The blackout further intensified the political turmoil in the country with President Nicolas Maduro and interim President Juan Guaidó taking the blame game to another level. 

Maduro pointed to the opposition as the ones behind the sabotage of the national grid. He accused opposition leader and self-declared interim president Juan Guaidó of trying to mount a coup with the help of “US imperialists”.

In response, Guaidó said on Twitter that the blackout was a matter of “chaos, concern and anger” and “evidence of the usurper’s inefficiency”, adding that “light would return” once Maduro was removed from power.

On Monday, Maduro announced on television that the recovery from power outages will be “little by little,” adding the outage was an “electronic coup” carried out by “criminal minds.”

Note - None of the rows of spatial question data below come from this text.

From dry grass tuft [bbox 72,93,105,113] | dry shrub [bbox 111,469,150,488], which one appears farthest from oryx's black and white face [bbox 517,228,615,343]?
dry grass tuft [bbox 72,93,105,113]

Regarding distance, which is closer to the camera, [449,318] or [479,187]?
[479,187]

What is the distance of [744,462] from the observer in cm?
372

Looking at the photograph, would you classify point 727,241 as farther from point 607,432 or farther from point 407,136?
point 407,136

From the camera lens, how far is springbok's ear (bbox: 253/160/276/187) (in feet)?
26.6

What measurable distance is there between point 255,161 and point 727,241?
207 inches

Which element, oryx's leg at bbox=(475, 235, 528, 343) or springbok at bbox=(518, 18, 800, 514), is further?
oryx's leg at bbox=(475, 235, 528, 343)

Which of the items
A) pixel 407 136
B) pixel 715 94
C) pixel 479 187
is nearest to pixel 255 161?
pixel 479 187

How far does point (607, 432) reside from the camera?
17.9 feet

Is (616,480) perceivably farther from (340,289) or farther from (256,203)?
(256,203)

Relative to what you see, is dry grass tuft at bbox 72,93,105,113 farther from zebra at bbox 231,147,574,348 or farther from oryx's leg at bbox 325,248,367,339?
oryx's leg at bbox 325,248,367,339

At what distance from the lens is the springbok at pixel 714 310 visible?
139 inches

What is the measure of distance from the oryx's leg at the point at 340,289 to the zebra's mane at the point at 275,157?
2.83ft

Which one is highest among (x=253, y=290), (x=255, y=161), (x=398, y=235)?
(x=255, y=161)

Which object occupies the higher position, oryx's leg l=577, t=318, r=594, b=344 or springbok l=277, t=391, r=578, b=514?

“It isn’t easy,” he said, congratulating the people of Venezuela, and added the country will “recover slowly.” He admitted large parts of the country “aren’t stabilized” and warned “more attacks” could be on the way.

“We are on the right side of history,” he said. “We are on the way to a great victory from the greatest blow ever delivered to Venezuela.”

Defense Minister Vladimir Padrino Lopez told reporters that the military has been deployed to protect Venezuela’s power installations from alleged saboteurs.

“We know who’s behind all this,” Padrino Lopez said, reiterating the government’s suspicion that the U.S. staged cyberattacks on Venezuela’s national grid.

Guaidó told CNN that the US cyberattack allegations made by Maduro’s administration were absurd:

“Venezuela’s main power plant is full of aging, analog machinery not connected to any network.

“We are in the middle of a catastrophe that is not the result of a hurricane, that is not the result of a tsunami. It’s the product of the inefficiency, the incapability, the corruption of a regime that doesn’t care about the lives of Venezuelans.”